▸ **TEXTO**
········
As eleições presidenciais de 2022 representam uma rara oportunidade democrática pela qual o conjunto dos brasileiros podem definir o rumo do seu próprio país. As principais mudanças institucionais do Brasil pós-colonial não registraram a presença democrática da participação popular. A Independência nacional (1822), a instalação da República (1889) e a Revolução de 1930 foram eventos históricos emblemáticos de ausência da maior parte da população.

Nos dias de hoje compete ao conjunto dos brasileiros decidir qual dos dois pacientes seguirá respirando. De um lado, a condição de pária do mundo numa sociedade de ‘desclassados’, movida pela luta da sobrevivência de todos contra todos. De outro, a condição soberana internacional constituída pelo protagonismo do desenvolvimento interno combinado com o aprofundamento da democracia e da inclusão social.

Enquanto a janela histórica aberta neste primeiro quarto do século 21 ao mundo começa a se fechar, o conjunto dos brasileiros que se defrontou no último domingo com a urna eletrônica – orgulho nacional – sem anular ou votar em branco, demonstrou indecisão sobre a qual opção melhor a fazer. O direito da dúvida que o sistema eleitoral possibilita é benéfico para que então os eleitores possam ser melhor esclarecidos antes de vaticinarem o rumo pelo qual o Brasil seguirá vivo.

Esse impasse será desfeito democrática e conscientemente nas próximas quatro semanas, quando o conjunto dos eleitores voltará ao painel de controle da nave brasileira disponibilizado pela urna eletrônica. Até lá, o “jogo segue sendo jogado”, especialmente no contexto segundo turno que torna mais plebiscitária a escolha: a continuidade do que já se sabe ou a segurança da mudança.

A insatisfação da maior parte da população com o que está aí se apresenta majoritária, uma vez que do conjunto dos eleitores que se defrontaram com as urnas, sem votar em branco e não anular, cerca de 2 em cada 3 não apoiaram o candidato da continuidade. Preferiram outros candidatos que apostaram na mudança.
········
(Entradas da coleção)
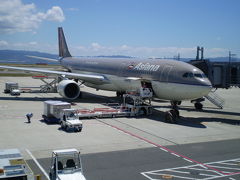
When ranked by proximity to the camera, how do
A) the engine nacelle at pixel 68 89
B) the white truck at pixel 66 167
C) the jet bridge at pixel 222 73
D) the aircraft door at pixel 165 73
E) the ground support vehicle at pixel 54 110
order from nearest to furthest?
the white truck at pixel 66 167, the ground support vehicle at pixel 54 110, the aircraft door at pixel 165 73, the jet bridge at pixel 222 73, the engine nacelle at pixel 68 89

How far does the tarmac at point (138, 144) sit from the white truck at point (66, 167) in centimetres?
111

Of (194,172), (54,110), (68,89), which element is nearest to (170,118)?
(54,110)

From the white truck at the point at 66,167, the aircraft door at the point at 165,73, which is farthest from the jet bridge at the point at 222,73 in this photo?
the white truck at the point at 66,167

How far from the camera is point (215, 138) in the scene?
58.1 feet

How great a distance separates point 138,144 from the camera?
51.6ft

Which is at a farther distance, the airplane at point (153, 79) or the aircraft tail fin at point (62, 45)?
the aircraft tail fin at point (62, 45)

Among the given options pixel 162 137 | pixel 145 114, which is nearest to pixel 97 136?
pixel 162 137

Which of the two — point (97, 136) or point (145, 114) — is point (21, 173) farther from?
point (145, 114)

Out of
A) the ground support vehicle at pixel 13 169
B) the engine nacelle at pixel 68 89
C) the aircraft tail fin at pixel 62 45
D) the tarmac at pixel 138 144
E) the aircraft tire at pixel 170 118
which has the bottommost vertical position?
the tarmac at pixel 138 144

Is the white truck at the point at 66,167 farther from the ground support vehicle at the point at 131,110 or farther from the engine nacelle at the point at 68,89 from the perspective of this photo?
the engine nacelle at the point at 68,89

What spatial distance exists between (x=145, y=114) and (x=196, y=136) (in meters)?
6.88

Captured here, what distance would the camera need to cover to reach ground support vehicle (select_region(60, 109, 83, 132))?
17.9m

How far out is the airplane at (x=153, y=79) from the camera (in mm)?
21734

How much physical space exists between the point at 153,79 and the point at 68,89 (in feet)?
30.9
········
▸ **TAREFAS OBRIGATÓRIAS**
**a)** De acordo com o texto sobre as eleições presidenciais de 2022, que proporção dos eleitores que não votaram em branco nem anularam deixou de apoiar o candidato da continuidade?
**b)** Por favor, leve adiante o texto sobre as eleições presidenciais de 2022 a partir do ponto em que ele termina.
Essas linhas foram tiradas de outra fonte.

▸ **RESULTADOS DO EXERCÍCIO**
**a)** Cerca de 2 em cada 3.

**b)**
Lula foi o que mais galvanizou melhor a força da mudança, obtendo quase 26 milhões de votos do candidato do PT em 2018. Depois de abandonar a narrativa de golpe adotada a partir de 2016, a organização atual de ampla frente política antifascista demonstra ser mais eficiente para a necessária formação de maioria política nacional, inédita desde a montagem do ciclo político da Nova República, em 1985.

Após o desmanche da Aliança do PMDB com o PFL que viabilizou a transição política pelo colégio eleitoral da ditadura civil militar (1964-1985), a polarização entre o PSDB e PT predominou até as eleições presidenciais de 2014. De lá para cá, um novo bloco de poder à extrema direita do espectro político se conformou, massacrando o centro democrático e derrotando alianças lideradas pelo PT nas eleições de 2016, 2018 e 2020.

A candidatura do ex-presidente Lula em 2022 compreendeu o sentido geral do movimento de forças que havia encerrado o ciclo político da Nova República (1985-2014), enterrando o presidencialismo de coalizão. Tanto que tem buscado integrar democraticamente a fragmentação de forças políticas mudancistas e antifascistas, necessárias para vencer as eleições e estabelecer a nova maioria a sustentar um programa que permita trazer para o presente o horizonte de expectativas atualmente obstaculizado por nove anos de estagflação (estagnação econômica com alta inflação.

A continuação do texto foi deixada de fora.